Дело этим не кончилось. На другой день 5 тысяч народу собралось на главной площади. Войска тоже явились туда. Но их не пускали, начали бросать каменьями, бить, толкать. Отдан был приказ роте дать один залп из ружей по толпе, почему и были убиты 6 человек да 6 ранены. Но ведь в газетах написано, а почему знать — может быть, в Варшаве 20 человек убиты да столько же ранено.
Потом сегодня утром, часу в 3-м, один пьяный мужик закричал на улице: „Воля, ребята, воля!“ Его тотчас схватили. Созвали всех дворников. Влепили мужику 900 розог, а дворникам объявили, чтоб они при первом удобном случае доносили полиции, а в противном случае будет с ними поступлено, как с виновными. Говорят, что дворяне весьма недовольны императором и в прошедшем заседании его встретили молча, так что почти он один все решил. Отдан приказ, чтобы помещикам давать помощь по первому их требованию.

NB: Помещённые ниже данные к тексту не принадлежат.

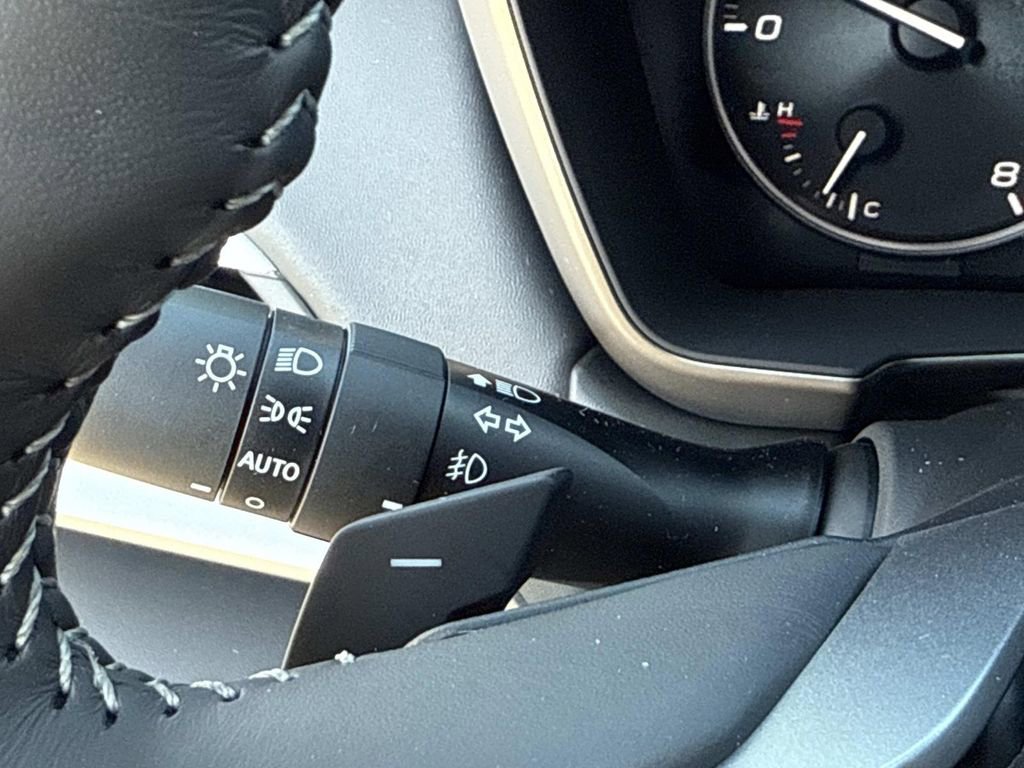 New 2025 Subaru Outback Touring XT image 38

Как говорила французская писательница де Сталь, „в России все тайна, и ничего не секрет“. Самые строгие меры предосторожности приняты против преждевременных слухов о воле — ее объявят только в марте, но даже гимназист 6-го класса Чемезов знает секретнейшую дату — 19 февраля.

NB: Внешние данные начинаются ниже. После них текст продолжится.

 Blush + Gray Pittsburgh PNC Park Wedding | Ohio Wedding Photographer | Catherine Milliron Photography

И о польских событиях, в общем, верно. И с пьяным мужиком, дворниками — точно знаем — было. Впрочем, многого гимназист, конечно, не ведает, да у него и свои заботы. Крестьян освобождают сверху, „распалась цепь великая“, — но и в 6-м классе учиться не шутка! На два с половиной месяца Володя вообще забывает о дневнике, видно, подтягивая средний балл.
23 мая
Миквиц: „Чемезов! У вас есть душа?“ Я, ничего не понимая, молчал. „На Ваше честное слово можно полагаться?“ Я все молчал. „Я Вас отпустил без экзамена, но с тем условием, чтобы учиться в 7-м классе“. Я так был рад этому, что, право, не могу выразить словами. Сейчас бросился со всех ног в класс и, чтоб сколько-нибудь облегчить душу, рассказал мой разговор первому встречному со всеми подробностями и даже с прибавками, дополняя кое-что моим живым воображением. Теперь надо будет записывать каждый день, чтоб был материал для сочинений Стоюнину в 7-м классе.
И в ту пору, как видим, задавались сочинения „Как я провел лето“; но, притом, могли заставить экзаменоваться по любому „слабому“ предмету.
6-й класс позади. Чемезов неожиданно преуспел и окончил по успехам десятым, что не так уж и худо. Отметки ценились высоко и доставались тяжко: чем лучше будет аттестат, тем выгоднее служебный старт: за приличные баллы сразу дают первый чин (XIV класс, коллежский регистратор, как у Хлестакова!). Тех, у кого просто хорошие оценки, в высшие учебные заведения принимают без экзаменов или почти без экзаменов. Впрочем, не лишним будет тут вспомнить, как тонок был слой даже таких, как Чемезов, разночинных интеллигентов… В стране же было всего 5–6 процентов грамотных: каждый двадцатый…
Меж тем — каникулы!.. Прекрасное, звонкое слово, уже третье тысячелетие радующее даже усерднейшего зубрилу. Вдали от столицы, в Грузине, некогда печально знаменитой резиденции Аракчеева, гимназист — может быть, вследствие избавления от учебного гнета — снова начинает высказываться на „общие темы“.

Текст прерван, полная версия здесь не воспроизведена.